_The request_
Rewrite the lines below, putting "entryway" wherever "doorway" appears and leaving everything else the same.
##### Raw data #####
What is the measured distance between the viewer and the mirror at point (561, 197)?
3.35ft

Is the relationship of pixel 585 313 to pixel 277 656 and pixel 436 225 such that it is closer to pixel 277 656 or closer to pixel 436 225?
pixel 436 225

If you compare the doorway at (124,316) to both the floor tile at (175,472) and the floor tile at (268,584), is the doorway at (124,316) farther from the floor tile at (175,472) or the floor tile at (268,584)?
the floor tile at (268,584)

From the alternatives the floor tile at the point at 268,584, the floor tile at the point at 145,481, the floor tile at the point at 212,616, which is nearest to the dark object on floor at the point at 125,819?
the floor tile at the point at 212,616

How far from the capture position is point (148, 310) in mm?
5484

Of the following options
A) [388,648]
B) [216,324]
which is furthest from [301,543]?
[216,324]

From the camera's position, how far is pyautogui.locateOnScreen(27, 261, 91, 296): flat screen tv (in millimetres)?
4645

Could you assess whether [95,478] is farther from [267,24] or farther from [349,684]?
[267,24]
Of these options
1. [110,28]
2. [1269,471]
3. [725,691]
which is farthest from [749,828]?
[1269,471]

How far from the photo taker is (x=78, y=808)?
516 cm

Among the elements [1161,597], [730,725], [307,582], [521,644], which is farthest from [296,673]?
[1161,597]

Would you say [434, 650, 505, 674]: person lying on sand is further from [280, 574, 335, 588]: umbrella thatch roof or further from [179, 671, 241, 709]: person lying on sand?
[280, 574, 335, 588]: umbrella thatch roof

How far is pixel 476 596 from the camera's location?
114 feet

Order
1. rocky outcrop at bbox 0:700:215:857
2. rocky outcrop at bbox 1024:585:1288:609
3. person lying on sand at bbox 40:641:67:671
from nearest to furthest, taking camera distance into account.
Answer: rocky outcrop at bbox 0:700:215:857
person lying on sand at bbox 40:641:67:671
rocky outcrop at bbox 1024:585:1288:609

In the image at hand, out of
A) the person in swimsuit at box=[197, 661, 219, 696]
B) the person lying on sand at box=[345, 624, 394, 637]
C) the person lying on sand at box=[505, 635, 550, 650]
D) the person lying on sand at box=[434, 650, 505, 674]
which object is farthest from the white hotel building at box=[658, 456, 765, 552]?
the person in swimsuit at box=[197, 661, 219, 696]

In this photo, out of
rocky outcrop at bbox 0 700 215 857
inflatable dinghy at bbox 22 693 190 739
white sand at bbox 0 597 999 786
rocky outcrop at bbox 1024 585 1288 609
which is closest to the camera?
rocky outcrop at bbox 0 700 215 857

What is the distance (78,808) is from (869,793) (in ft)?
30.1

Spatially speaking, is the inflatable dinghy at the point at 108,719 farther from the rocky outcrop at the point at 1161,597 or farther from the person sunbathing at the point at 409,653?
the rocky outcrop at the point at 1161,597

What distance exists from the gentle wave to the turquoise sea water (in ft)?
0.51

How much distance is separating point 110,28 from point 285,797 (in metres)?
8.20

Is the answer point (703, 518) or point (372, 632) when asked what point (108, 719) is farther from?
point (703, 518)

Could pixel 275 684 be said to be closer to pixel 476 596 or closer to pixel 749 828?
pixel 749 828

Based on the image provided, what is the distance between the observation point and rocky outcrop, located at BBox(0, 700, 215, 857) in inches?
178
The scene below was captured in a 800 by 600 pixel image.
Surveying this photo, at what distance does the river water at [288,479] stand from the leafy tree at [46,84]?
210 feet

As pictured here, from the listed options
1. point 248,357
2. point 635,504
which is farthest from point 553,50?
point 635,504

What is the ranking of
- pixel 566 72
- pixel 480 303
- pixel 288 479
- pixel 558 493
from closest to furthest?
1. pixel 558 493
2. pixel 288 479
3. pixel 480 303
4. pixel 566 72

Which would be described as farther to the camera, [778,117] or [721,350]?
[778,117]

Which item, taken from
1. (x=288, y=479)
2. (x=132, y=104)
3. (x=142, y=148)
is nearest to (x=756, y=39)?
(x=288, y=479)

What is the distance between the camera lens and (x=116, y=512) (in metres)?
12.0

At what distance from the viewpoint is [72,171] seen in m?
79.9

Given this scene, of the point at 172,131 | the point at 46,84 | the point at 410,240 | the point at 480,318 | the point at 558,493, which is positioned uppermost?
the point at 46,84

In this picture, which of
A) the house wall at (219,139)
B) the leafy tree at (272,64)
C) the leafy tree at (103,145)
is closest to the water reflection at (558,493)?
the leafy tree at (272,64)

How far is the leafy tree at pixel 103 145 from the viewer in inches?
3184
#####
_Reply_
What is the measured distance between the viewer and the mirror at point (561, 197)?
3.35ft

Is the relationship of pixel 585 313 to pixel 277 656 and pixel 436 225 such that it is closer to pixel 277 656 or closer to pixel 436 225?
pixel 436 225

If you compare the entryway at (124,316) to both the floor tile at (175,472) and the floor tile at (268,584), is the entryway at (124,316) farther from the floor tile at (175,472) or the floor tile at (268,584)?
the floor tile at (268,584)

From the alternatives the floor tile at the point at 268,584, the floor tile at the point at 145,481, the floor tile at the point at 212,616, which is nearest to the dark object on floor at the point at 125,819?
the floor tile at the point at 212,616

How far from the capture position is point (148, 310) in mm?
5484

Of the following options
A) [388,648]
B) [216,324]
which is furthest from [301,543]?
[216,324]

From the camera's position, how far is pyautogui.locateOnScreen(27, 261, 91, 296): flat screen tv (in millimetres)?
4645

Could you assess whether [95,478] is farther from [267,24] or farther from [349,684]?
[267,24]
Of these options
1. [110,28]
2. [1269,471]
3. [725,691]
which is farthest from [749,828]?
[1269,471]

How far from the photo taker is (x=78, y=808)?
516 cm

Among the elements [1161,597], [730,725], [307,582], [521,644], which is farthest from [296,673]?
[1161,597]

Would you say [434, 650, 505, 674]: person lying on sand is further from [280, 574, 335, 588]: umbrella thatch roof or further from [179, 671, 241, 709]: person lying on sand?
[280, 574, 335, 588]: umbrella thatch roof

How far is pixel 476 596 from the camera's location?
114 feet

Order
1. rocky outcrop at bbox 0:700:215:857
2. rocky outcrop at bbox 1024:585:1288:609
3. person lying on sand at bbox 40:641:67:671
from nearest to furthest, taking camera distance into account.
Answer: rocky outcrop at bbox 0:700:215:857
person lying on sand at bbox 40:641:67:671
rocky outcrop at bbox 1024:585:1288:609

In the image at hand, out of
A) the person in swimsuit at box=[197, 661, 219, 696]
B) the person lying on sand at box=[345, 624, 394, 637]
C) the person lying on sand at box=[505, 635, 550, 650]
D) the person lying on sand at box=[434, 650, 505, 674]
which object is farthest from the white hotel building at box=[658, 456, 765, 552]?
the person in swimsuit at box=[197, 661, 219, 696]

In this photo, out of
rocky outcrop at bbox 0 700 215 857
inflatable dinghy at bbox 22 693 190 739
white sand at bbox 0 597 999 786
rocky outcrop at bbox 1024 585 1288 609
which is closest to the camera?
rocky outcrop at bbox 0 700 215 857

What is the distance (78,808) is from (869,793) (in ft)?
30.1

Spatially speaking, is the inflatable dinghy at the point at 108,719 farther from the rocky outcrop at the point at 1161,597 or farther from the person sunbathing at the point at 409,653?
the rocky outcrop at the point at 1161,597

What distance exists from the gentle wave to the turquoise sea water (in ft)?
0.51

How much distance is separating point 110,28 from point 285,797 (in metres)?
8.20

Is the answer point (703, 518) or point (372, 632) when asked what point (108, 719) is farther from?
point (703, 518)

Could pixel 275 684 be said to be closer to pixel 476 596 or closer to pixel 749 828?
pixel 749 828

Based on the image provided, what is the distance between the observation point and rocky outcrop, located at BBox(0, 700, 215, 857) in inches?
178
The scene below was captured in a 800 by 600 pixel image.
Surveying this photo, at what distance does the river water at [288,479] stand from the leafy tree at [46,84]?
210 feet

As pictured here, from the listed options
1. point 248,357
2. point 635,504
which is farthest from point 553,50?
point 635,504

What is the ranking of
- pixel 566 72
- pixel 480 303
- pixel 288 479
- pixel 558 493
from closest to furthest?
1. pixel 558 493
2. pixel 288 479
3. pixel 480 303
4. pixel 566 72

Which would be described as farther to the camera, [778,117] or [721,350]?
[778,117]

Which item, taken from
1. (x=288, y=479)
2. (x=132, y=104)
3. (x=142, y=148)
is nearest to (x=756, y=39)?
(x=288, y=479)

What is the distance between the camera lens and (x=116, y=512) (in metres)?
12.0

At what distance from the viewpoint is [72,171] seen in m?
79.9

Given this scene, of the point at 172,131 | the point at 46,84 | the point at 410,240 | the point at 480,318 | the point at 558,493, which is positioned uppermost?
the point at 46,84

In this picture, which of
A) the house wall at (219,139)
B) the leafy tree at (272,64)
C) the leafy tree at (103,145)
is closest to the water reflection at (558,493)?
the leafy tree at (272,64)

How far is the leafy tree at pixel 103 145 from the viewer in inches?
3184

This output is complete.